Best way to run regression

#1
I have done this many ways in the past. I have a series of variables that are modeled on a four point likert scale from strongly disagree 1 to strongly agree 4. Originally, since I think it is reasonable the differences between the levels are the same, I ran linear regression using the raw levels (that is the original 4 point levels for the predictors and the dependent variable - DV).

Last time I ran logistic regression with predictors on the original scale (which the system assumes is linear) and a two level DV. All I am trying to determine is which predictors are statistically significant (I have found no good way to determine which has the greatest relative impact in a decade plus of looking at the literature). :p I have about 700 cases. Most are going to be in one level of the DV because most agree or strongly agree (effectively the questions deal with satisfaction although the wording does not use that term it uses agreement/disagreement with phrases like I am satisfied with pay).


I can see several ways to do this. I would appreciate advice on this (which way to do it).

Linear regression with a 4 point predictor and 4 point DV.
Linear regression with dummy predictors (2 levels agree/disagree).
Logistic regression with a two level DV and either the predictors on the original 4 point scale or as dummy variables.

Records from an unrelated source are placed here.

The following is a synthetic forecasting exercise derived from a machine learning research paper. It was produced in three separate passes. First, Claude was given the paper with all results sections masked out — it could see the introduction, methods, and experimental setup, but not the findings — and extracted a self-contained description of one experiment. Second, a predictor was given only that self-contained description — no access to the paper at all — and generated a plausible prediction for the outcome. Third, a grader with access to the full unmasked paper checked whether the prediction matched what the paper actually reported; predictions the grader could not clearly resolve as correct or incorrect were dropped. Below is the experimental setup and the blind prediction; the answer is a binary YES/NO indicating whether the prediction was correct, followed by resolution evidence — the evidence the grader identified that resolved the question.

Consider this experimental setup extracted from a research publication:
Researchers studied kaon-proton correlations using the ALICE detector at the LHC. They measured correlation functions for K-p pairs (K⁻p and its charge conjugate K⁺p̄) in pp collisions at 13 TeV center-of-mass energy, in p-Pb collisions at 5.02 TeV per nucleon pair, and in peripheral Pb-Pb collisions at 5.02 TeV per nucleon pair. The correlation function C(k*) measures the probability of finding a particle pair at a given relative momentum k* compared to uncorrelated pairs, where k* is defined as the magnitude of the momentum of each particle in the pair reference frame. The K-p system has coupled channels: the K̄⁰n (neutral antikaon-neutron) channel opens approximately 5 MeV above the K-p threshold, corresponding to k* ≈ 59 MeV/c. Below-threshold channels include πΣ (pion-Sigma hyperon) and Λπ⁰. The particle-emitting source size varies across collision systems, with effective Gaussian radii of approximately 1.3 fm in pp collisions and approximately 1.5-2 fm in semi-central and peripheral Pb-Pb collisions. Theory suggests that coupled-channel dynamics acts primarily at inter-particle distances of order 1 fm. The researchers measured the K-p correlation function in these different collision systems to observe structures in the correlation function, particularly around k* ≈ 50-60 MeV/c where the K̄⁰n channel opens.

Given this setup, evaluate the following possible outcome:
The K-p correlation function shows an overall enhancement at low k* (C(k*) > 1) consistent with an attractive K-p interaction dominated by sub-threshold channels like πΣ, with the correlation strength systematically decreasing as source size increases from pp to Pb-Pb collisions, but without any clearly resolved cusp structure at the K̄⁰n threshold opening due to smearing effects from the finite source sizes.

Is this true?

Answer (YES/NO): NO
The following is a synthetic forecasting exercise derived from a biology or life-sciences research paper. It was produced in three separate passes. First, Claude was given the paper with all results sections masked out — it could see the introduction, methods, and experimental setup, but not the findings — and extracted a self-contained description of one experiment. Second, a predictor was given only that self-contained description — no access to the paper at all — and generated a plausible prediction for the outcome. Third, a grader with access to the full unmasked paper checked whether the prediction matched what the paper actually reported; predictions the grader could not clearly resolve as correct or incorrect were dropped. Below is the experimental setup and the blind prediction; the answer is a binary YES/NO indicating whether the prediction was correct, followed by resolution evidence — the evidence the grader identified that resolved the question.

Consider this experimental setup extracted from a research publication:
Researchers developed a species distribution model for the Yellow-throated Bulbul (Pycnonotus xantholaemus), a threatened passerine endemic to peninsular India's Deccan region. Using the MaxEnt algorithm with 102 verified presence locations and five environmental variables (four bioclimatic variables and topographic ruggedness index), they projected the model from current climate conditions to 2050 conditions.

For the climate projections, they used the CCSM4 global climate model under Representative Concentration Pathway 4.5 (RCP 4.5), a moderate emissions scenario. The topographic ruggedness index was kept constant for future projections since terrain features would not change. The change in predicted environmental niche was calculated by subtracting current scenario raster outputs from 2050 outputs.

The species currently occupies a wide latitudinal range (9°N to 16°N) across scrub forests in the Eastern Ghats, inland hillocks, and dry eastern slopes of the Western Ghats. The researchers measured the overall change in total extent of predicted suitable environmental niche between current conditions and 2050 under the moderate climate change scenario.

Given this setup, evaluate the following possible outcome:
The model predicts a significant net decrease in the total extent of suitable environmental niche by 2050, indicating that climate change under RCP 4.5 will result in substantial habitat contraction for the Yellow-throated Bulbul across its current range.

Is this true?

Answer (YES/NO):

I don't want to run ordinal logistic regression given various concerns. One thing that worries me about logistic regression, given rules of thumb I have read such as Agresti, is that I only 82 of 639 usable cases at one of the two levels of the DV (if we collapse level 1 and 2 into level 0 and 3 and 4 into level 1). Not sure that is enough to make the regression work (well it will run, I mean interpret it correctly).
 
Last edited:

Miner

TS Contributor
#2
I don't know whether the following is technically correct, but I can tell you that it worked for me. We do an annual survey on a wide variety of measures, which use an ordinal scale of 1 - 10. I used multiple linear regression to determine the relationship between possible IV and an important DV for each product line. The purpose was NOT to create a predictive model, but simply to understand the influence of the various IVs. Once I developed the model, I interpreted it as follows:
  • Coefficients were used to explain shifts in the mean (i.e., IVs with larger coefficients could be leveraged to raise the mean score)
  • % Contribution was used to explain extreme lower values (i.e., IVs with high % contribution tended to be strong dissatisfiers since the DV distributions were left skewed)
This provided many key insights into customer perceptions by product line that enabled us to make many significant improvements.
 

hlsmith

Less is more. Stay pure. Stay poor.
#3
Why don't you want to use ordinal logisitic? I haven't really had any case uses for it, but Frank Harrel is always going on how it is the best. However, if you have sparsity issues in the DV for logistic, would you have it for ordinal or others as well?
 
#4
The SAS book I read on this topic suggests it is pretty hard to do correctly since it makes assumptions that regular logistic regression does not. I don't think I have the most recent version with me (mine is from 1999) by Allison. I did not find the concern I had in this. But some points it makes are that

"A word of caution about the score test for the proportional odds assumption: the SAS/STAT user's guide warns that the test may tend to reject the null hypothesis more often than is warranted. In my own experience if there are many independent variables and if the sample size is large this test will usually produce p values below .05"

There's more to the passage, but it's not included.